-- begin --

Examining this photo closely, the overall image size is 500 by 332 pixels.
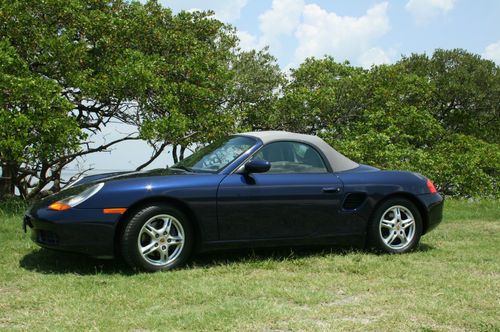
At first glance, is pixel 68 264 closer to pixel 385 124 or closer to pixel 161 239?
pixel 161 239

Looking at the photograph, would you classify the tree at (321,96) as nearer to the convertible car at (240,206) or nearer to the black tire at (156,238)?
the convertible car at (240,206)

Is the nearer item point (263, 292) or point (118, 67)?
point (263, 292)

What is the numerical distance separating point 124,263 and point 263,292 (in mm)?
1820

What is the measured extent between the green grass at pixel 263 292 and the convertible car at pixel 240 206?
0.26 m

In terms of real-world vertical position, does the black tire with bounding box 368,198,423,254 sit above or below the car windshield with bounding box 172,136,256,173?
below

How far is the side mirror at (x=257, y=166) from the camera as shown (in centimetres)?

-- end --

WRITTEN REQUEST
Return every row above word for word, leaving out the pictures.

ANSWER BELOW
Examining this photo closely, the overall image size is 500 by 332 pixels.
At first glance, is pixel 68 264 closer to pixel 385 124 or closer to pixel 161 239?
pixel 161 239

Looking at the photograph, would you classify the tree at (321,96) as nearer to the convertible car at (240,206) or nearer to the black tire at (156,238)?
the convertible car at (240,206)

Is the nearer item point (263, 292) or point (118, 67)?
point (263, 292)

What is the numerical distance separating point 124,263 and point 263,292 (in mm)?
1820

What is the measured extent between the green grass at pixel 263 292 and the convertible car at pixel 240 206?
0.26 m

In terms of real-world vertical position, does the black tire with bounding box 368,198,423,254 sit above or below the car windshield with bounding box 172,136,256,173?
below

How far is the side mirror at (x=257, y=166) from the camera as shown (in centimetres)?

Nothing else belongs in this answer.